Les affaires Publifin et Samusocial en 2017, puis le Qatargate, ont cimenté l'idée que l'attribution des fonds publics manque de neutralité et que les liens entre milieux politiques et milieux d'affaires restent opaques.

Le pluralisme qui se referme

Le dernier maillon est médiatique. La Belgique conserve de bons classements en matière de liberté de la presse — score d'environ 80 sur 100 et 18e rang mondial selon Reporters sans frontières en 2025. Mais en juillet 2026, l'Autorité belge de la concurrence a approuvé la fusion IPM–Rossel, qui confère au groupe issu de l'opération la quasi-totalité des quotidiens francophones. RSF a dénoncé ce quasi-monopole et son effet prévisible sur le pluralisme local.

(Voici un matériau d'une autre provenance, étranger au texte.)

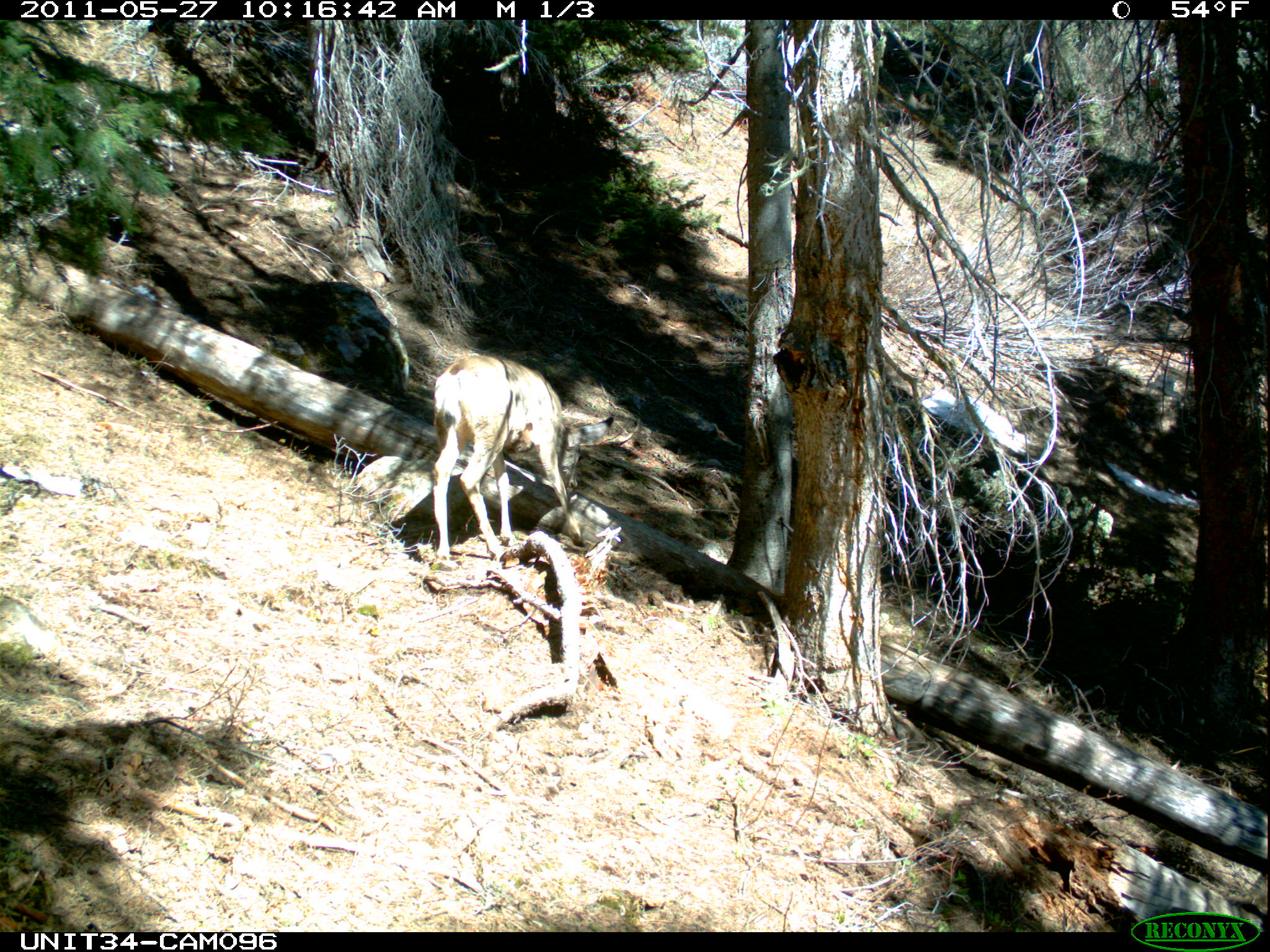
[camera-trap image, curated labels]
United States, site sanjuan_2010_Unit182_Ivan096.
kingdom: Animalia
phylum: Chordata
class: Mammalia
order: Artiodactyla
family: Cervidae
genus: Odocoileus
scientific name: Odocoileus hemionus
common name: mule deer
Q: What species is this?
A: Odocoileus hemionus (mule deer).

Le European Media Freedom Act, entré en vigueur en août 2025, impose de nouvelles garanties sur la concentration médiatique ; son application concrète à ce dossier sera un test. Par ailleurs, le délit de diffamation reste inscrit au Code pénal et la Belgique ne dispose pas de législation nationale anti-SLAPP protégeant journalistes et lanceurs d'alerte des poursuites-bâillons.

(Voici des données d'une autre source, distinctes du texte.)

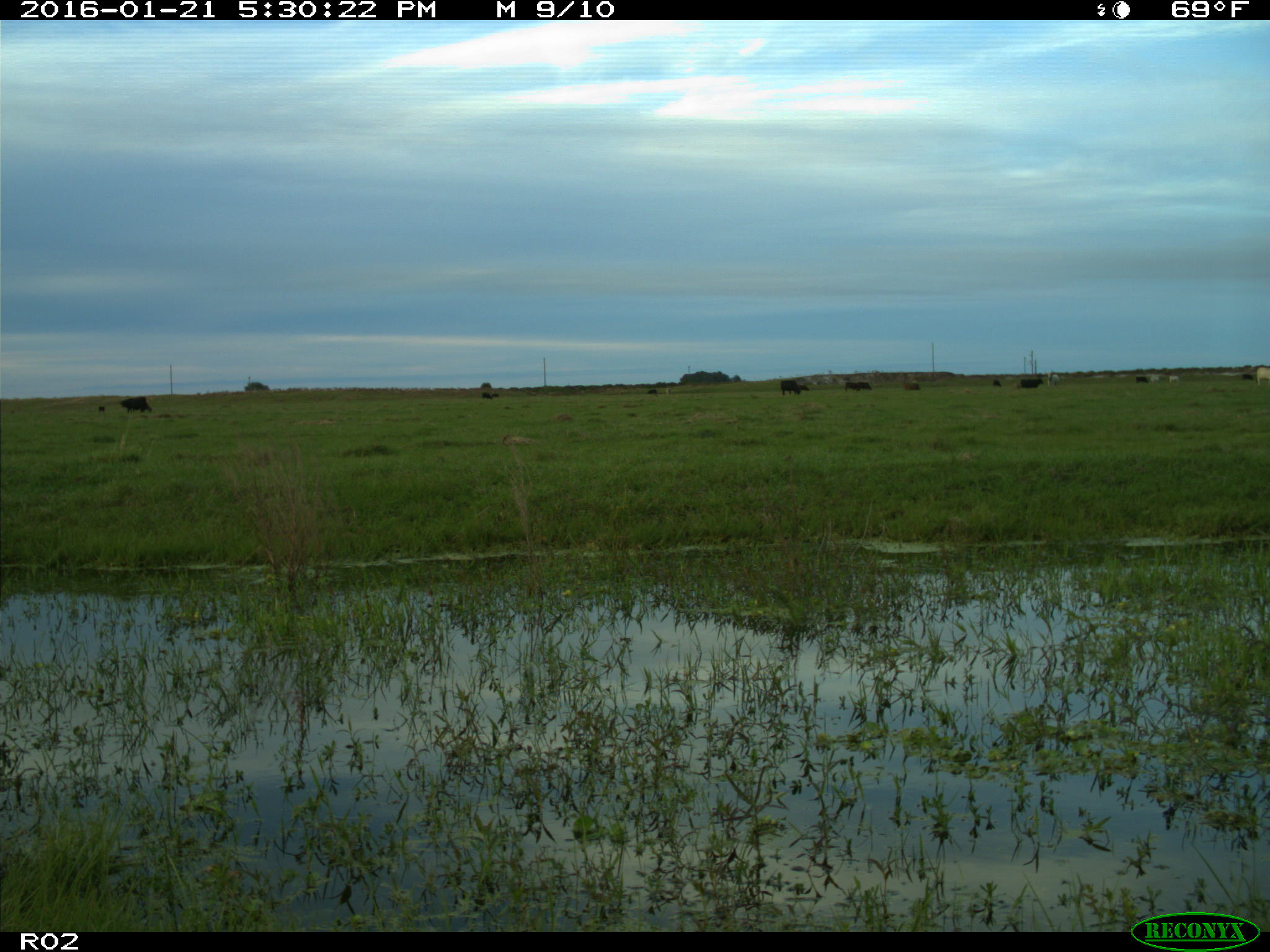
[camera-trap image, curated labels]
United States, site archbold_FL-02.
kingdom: Animalia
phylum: Chordata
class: Mammalia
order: Artiodactyla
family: Bovidae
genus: Bos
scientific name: Bos taurus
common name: domestic cow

Ce que le dossier ne dit pas

La Belgique n'est ni un pays très corrompu ni un pays où la presse est muselée : son score CPI la place dans la moyenne haute européenne et ses classements presse restent supérieurs à ceux de la France ou de l'Italie. L'argument porte sur une trajectoire — un score en baisse, un pluralisme qui se resserre, un cadre d'accès à l'information resté en l'état — et sur un écart entre bonnes notes générales et blocages précis au moment où un citoyen demande un document.

Ce qui débloquerait cet angle mort

  • Doter les commissions d'accès aux documents administratifs d'un pouvoir de décision contraignant, et unifier les régimes entre niveaux de pouvoir.
  • Ratifier et appliquer pleinement la Convention de Tromsø sur l'accès aux documents publics.
  • Instaurer un registre de transparence des représentants d'intérêts, et publier les déclarations de patrimoine avec vérification proactive.
  • Adopter une législation anti-SLAPP et abroger le délit de diffamation du Code pénal.
  • Appliquer les garanties de l'European Media Freedom Act aux concentrations en cours plutôt qu'aux suivantes.